**EXERCISE OBJECTIVE**. Convert everything from the line containing "Which does (110,85)" down to the end of the data into a JSON list of strings, with one string per line. Omit blank lines.

[BEGIN RECORDS FOR THE EXERCISE]

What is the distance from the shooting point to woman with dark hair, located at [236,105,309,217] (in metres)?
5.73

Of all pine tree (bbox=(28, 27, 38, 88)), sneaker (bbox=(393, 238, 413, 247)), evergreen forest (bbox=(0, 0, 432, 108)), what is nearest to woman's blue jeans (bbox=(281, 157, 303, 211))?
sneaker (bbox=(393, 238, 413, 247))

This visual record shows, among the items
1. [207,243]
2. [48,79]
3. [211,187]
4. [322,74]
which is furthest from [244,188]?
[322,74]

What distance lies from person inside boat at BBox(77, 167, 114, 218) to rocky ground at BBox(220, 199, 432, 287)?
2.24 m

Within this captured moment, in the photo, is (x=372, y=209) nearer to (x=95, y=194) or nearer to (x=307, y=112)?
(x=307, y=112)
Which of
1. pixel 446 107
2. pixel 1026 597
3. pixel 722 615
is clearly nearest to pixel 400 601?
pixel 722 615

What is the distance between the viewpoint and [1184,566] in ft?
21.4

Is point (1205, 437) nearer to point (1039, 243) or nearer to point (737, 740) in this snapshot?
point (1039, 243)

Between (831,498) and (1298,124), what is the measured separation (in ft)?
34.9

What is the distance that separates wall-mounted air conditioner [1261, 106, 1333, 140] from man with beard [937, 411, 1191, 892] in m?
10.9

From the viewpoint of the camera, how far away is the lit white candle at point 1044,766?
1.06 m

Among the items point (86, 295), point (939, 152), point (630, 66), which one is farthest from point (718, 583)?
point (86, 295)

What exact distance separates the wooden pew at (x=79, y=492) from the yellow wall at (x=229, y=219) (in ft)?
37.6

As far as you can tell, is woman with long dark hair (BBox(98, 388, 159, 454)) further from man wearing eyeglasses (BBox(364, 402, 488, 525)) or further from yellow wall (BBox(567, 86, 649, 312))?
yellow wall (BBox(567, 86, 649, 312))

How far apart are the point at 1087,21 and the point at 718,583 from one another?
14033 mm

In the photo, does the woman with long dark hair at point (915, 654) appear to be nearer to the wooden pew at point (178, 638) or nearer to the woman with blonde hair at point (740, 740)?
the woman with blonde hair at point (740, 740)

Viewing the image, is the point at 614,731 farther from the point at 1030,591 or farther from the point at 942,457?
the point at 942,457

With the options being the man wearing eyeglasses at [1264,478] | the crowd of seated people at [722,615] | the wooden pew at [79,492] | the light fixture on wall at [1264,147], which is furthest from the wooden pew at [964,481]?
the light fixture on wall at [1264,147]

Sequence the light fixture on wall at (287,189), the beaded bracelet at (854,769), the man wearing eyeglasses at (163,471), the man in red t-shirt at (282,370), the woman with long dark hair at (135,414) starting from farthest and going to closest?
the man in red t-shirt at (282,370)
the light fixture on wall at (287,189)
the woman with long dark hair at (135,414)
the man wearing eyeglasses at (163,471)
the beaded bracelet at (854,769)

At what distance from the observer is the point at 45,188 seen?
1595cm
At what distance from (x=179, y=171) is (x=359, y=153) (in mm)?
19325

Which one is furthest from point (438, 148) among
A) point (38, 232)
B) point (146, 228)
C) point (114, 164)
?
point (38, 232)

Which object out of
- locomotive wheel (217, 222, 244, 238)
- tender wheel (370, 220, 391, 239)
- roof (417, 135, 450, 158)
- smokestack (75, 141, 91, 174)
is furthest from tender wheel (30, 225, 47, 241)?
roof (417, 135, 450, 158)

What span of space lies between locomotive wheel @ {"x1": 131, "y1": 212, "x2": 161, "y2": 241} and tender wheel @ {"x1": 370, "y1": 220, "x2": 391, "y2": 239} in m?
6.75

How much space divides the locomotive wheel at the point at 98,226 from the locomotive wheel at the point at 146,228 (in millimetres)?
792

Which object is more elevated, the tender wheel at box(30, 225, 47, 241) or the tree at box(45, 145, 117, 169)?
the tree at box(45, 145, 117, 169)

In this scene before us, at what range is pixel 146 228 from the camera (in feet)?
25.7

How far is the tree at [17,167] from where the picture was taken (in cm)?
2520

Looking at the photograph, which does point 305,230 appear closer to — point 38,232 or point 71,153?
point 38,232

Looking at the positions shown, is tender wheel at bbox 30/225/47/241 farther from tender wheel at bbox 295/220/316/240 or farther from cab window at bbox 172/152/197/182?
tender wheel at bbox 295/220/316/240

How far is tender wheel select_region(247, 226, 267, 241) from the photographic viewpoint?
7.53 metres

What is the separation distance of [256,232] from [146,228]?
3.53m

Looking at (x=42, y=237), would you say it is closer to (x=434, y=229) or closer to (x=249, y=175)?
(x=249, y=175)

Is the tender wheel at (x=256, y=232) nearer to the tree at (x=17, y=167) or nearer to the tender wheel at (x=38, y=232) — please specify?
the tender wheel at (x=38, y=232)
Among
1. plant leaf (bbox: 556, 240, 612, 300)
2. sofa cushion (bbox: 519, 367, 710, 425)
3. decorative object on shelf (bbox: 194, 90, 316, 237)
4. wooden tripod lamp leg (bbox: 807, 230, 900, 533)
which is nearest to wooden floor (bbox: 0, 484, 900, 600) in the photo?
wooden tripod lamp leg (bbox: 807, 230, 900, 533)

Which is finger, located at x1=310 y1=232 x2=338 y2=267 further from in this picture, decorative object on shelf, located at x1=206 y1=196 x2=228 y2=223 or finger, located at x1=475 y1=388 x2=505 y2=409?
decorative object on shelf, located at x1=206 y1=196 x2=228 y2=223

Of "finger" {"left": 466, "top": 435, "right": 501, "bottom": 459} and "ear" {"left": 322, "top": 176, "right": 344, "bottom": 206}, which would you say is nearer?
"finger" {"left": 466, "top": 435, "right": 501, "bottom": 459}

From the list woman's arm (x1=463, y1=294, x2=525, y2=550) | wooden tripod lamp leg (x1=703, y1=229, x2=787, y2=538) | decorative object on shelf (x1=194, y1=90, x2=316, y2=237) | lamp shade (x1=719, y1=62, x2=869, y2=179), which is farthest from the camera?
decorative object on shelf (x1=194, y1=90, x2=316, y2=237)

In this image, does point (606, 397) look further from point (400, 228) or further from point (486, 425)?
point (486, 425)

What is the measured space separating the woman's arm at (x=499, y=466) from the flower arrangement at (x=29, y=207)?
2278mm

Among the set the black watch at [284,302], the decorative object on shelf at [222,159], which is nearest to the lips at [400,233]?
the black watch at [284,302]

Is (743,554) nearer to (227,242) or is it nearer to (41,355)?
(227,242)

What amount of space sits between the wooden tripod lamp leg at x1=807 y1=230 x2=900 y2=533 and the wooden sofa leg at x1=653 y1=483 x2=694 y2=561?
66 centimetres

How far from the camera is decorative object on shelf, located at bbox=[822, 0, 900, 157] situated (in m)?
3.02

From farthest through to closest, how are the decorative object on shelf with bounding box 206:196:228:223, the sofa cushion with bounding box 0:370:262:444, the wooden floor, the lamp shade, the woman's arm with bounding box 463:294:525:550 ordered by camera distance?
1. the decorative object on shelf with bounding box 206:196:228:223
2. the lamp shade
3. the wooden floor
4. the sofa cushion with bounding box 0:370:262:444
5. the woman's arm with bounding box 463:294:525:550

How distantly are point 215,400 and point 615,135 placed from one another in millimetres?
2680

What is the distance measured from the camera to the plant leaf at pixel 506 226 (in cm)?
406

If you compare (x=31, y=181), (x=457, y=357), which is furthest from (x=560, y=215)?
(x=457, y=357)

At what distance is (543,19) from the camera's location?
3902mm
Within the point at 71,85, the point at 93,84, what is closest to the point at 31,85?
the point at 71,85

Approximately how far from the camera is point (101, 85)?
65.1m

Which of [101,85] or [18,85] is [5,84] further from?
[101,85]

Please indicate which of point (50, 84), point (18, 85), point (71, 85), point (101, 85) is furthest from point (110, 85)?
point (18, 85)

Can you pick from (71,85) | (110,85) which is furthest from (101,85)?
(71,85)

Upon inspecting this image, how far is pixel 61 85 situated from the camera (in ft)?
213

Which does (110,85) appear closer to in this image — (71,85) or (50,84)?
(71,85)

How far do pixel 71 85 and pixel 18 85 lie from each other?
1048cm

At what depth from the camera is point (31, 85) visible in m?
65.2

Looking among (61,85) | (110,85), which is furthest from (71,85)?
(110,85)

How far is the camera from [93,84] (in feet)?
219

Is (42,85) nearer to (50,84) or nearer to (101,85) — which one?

[END RECORDS FOR THE EXERCISE]

**PROBLEM SOLUTION**.
[
  "Which does (110,85) appear closer to in this image — (71,85) or (50,84)?",
  "(71,85)",
  "How far do pixel 71 85 and pixel 18 85 lie from each other?",
  "1048cm",
  "At what depth from the camera is point (31, 85) visible in m?",
  "65.2",
  "Looking among (61,85) | (110,85), which is furthest from (71,85)?",
  "(110,85)",
  "How far is the camera from [93,84] (in feet)?",
  "219",
  "Is (42,85) nearer to (50,84) or nearer to (101,85) — which one?"
]